Compute Narrative

Ten compute regimes

Each regime marks a period when hardware, memory, and interconnect constraints favored a different set of AI methods.

Compute Spine

This history uses compute regimes as the main branches. The method story is secondary: algorithms become important when they fit the current device, memory, interconnect, data, and inference constraints.

The numbered order is a reading scaffold, not a claim that one regime cleanly replaces the previous one. Multi-GPU dense training continues through the TPU and LLM eras; sparse/MoE work overlaps dense hyperscale training; inference-time compute co-evolves with pretraining scale. When a paper sits across regimes, the reading card should state the primary device constraint and link the secondary method branches.

1. Pre-2012 CPU And Statistical Foundations

The practical compute setup is CPU-centric training, small to medium datasets, hand-engineered features, and limited neural-network scale. Backpropagation, stochastic gradient descent, MNIST/LeNet, SVMs, and ImageNet create the prerequisite measurement and optimization culture.

This regime deliberately compresses several CPU sub-periods: workstation-scale toy neural networks in the 1980s, statistical learning and kernel methods on servers in the 1990s, deep-belief and autoencoder revival work on CPU-era research machines in the 2000s, and large-scale SGD/data-set construction on CPU clusters around 2009-2011. The compression is kept because the first main branch break for this project is the shift to commodity GPU tensor training.

2. Single-GPU Deep Learning

Commodity GPUs make high-throughput dense tensor training practical. CNNs, ReLU-like activations, dropout, batch normalization, Adam, and image classification benchmarks become the dominant demonstration path.

3. Multi-GPU Dense Training

The bottleneck moves from single-device throughput to synchronization, batch size, depth, and memory stability. Residual connections, normalization, mixed precision, and distributed SGD become central adaptations.

4. TPU And Accelerator Transformer Era

Accelerators reward large matrix multiplies, sequence batching, and compiler-friendly dense computation. Transformers, BERT-style pretraining, T5-style text-to-text training, and early ViT-style workloads fit this structure.

5. Hyperscale Dense LLM Training

The training stack becomes a datacenter-scale problem: dense transformer scaling, model/data parallelism, optimizer state sharding, data mixture design, and compute-optimal training laws.

6. Sparse And Memory-Efficient Scaling

Memory, activation cost, and communication pressure become first-order bottlenecks. Mixture-of-experts, attention kernels, long-context approximations, sharding, recomputation, and memory-efficient attention are compute-structure responses.

7. Generative Media Compute

Image and video generation depend on GPU/accelerator throughput, denoising iteration cost, latent-space compression, and high-bandwidth training data. GANs, VAEs, diffusion, latent diffusion, and diffusion transformers are read through those constraints.

8. Inference-Time Compute And Post-Training

As base models become expensive and general, the frontier shifts to inference allocation and behavior shaping: RLHF, instruction tuning, chain-of-thought, self-consistency, verifiers, retrieval, tools, and agents.

9. Efficient And Edge Inference

Deployment constraints dominate: latency, memory footprint, quantization error, adapter size, KV-cache pressure, and speculative execution.
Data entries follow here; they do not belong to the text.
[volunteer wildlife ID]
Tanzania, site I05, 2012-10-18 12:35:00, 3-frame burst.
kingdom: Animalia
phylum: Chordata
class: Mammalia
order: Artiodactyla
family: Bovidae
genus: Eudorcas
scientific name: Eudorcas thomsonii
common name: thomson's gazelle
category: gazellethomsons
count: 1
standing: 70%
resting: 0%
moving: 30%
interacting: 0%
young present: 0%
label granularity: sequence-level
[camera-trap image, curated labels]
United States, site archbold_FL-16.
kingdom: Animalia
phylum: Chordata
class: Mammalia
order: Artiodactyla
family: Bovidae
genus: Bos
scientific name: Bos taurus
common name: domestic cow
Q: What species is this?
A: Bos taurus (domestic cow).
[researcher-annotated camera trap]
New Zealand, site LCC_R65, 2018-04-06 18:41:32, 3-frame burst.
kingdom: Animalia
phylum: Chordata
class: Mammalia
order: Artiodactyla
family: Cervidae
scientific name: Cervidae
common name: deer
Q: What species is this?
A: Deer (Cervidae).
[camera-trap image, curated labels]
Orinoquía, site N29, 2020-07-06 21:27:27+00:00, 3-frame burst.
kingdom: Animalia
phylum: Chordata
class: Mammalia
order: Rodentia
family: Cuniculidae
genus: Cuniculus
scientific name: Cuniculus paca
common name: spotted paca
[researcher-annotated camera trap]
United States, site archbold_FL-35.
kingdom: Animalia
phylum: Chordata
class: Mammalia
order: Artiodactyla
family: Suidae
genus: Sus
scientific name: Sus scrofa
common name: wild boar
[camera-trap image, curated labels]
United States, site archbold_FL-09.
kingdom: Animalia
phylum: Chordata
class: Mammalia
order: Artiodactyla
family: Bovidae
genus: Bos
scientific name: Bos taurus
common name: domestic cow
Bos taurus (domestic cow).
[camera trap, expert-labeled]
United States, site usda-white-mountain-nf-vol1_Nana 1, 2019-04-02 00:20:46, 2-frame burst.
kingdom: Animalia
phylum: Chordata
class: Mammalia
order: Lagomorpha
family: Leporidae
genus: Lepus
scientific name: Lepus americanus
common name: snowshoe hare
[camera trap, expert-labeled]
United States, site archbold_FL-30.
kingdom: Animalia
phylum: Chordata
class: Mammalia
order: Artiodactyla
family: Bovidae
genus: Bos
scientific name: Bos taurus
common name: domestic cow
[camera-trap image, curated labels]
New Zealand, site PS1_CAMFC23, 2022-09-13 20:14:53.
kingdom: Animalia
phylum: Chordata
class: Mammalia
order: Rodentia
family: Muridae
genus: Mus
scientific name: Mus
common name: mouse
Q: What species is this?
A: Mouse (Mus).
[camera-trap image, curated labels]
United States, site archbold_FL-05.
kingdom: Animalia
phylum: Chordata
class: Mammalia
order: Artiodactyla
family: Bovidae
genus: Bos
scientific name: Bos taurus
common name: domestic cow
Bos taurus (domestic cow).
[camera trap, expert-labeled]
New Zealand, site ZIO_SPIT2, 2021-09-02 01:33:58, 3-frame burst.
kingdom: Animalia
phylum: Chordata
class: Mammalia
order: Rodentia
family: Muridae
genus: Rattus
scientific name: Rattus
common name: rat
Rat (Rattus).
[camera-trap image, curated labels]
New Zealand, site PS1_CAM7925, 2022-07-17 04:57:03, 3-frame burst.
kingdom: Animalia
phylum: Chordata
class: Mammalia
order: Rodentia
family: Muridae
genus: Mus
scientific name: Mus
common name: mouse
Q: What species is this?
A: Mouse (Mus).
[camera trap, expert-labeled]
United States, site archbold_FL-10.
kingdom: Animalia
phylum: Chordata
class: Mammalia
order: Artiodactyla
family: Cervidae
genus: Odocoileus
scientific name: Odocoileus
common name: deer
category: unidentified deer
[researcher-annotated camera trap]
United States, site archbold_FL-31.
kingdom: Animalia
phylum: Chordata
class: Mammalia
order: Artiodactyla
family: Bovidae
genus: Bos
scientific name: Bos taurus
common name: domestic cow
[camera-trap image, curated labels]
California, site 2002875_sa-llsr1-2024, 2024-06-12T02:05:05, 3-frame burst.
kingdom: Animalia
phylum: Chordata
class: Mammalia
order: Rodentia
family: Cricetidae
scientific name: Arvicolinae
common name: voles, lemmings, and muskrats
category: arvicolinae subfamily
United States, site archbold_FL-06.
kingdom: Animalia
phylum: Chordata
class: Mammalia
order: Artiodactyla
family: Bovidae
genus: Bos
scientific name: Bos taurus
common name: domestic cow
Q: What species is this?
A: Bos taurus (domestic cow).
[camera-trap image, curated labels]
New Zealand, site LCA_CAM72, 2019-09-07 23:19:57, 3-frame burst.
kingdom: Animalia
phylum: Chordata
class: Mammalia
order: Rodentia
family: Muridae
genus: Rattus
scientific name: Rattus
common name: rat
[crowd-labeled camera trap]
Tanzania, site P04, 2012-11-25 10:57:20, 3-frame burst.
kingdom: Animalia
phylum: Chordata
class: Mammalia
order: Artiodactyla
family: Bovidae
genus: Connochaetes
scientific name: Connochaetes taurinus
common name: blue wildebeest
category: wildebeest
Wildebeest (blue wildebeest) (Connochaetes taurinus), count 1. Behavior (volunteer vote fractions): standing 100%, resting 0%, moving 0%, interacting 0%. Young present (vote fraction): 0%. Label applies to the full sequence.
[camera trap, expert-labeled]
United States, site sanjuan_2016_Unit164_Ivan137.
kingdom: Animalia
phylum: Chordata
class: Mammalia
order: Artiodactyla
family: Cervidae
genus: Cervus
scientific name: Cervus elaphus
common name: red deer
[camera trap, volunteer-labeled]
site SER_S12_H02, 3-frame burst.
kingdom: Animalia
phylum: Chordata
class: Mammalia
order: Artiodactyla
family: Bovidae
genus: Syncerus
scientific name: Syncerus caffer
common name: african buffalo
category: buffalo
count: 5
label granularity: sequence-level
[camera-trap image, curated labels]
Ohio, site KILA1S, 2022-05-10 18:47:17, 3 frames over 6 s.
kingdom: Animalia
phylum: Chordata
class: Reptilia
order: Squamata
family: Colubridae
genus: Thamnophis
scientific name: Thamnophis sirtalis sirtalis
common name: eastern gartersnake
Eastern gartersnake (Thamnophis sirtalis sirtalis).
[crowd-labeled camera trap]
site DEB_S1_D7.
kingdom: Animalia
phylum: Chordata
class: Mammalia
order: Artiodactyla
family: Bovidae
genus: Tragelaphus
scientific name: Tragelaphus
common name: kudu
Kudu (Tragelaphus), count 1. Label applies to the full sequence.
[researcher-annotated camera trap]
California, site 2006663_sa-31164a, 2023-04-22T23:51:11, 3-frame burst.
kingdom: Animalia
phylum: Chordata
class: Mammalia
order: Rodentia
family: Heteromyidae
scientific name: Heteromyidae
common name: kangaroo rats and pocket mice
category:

Distillation, quantization, LoRA-style adapters, and on-device architectures are the main adaptations.

10. Search, Simulation, And Science Compute

The compute loop is not just supervised training. Search, simulation, self-play, and scientific structure prediction combine neural networks with structured inference or domain simulators.

Frontier Provisional Layer

The first completed corpus was intentionally biased toward historically stable signals: test-of-time style recognition, high citation counts, and papers whose downstream role is already visible. That selection naturally ended around 2024 because 2025/2026 papers are too recent for mature citation and award evidence.

The frontier addendum keeps the same compute-structure rule but labels recent papers as provisional. Hardware/device setup remains the branch axis, while the method itself must still have technical value: each card should say what the method contributes, then explain why that contribution fits the available accelerators, memory systems, interconnects, rollout/evaluator loops, and inference-time budgets.

Reading Constraint

These sections are working scaffolds. A claim becomes supported only after it links to a reading card, source report, or ledger entry.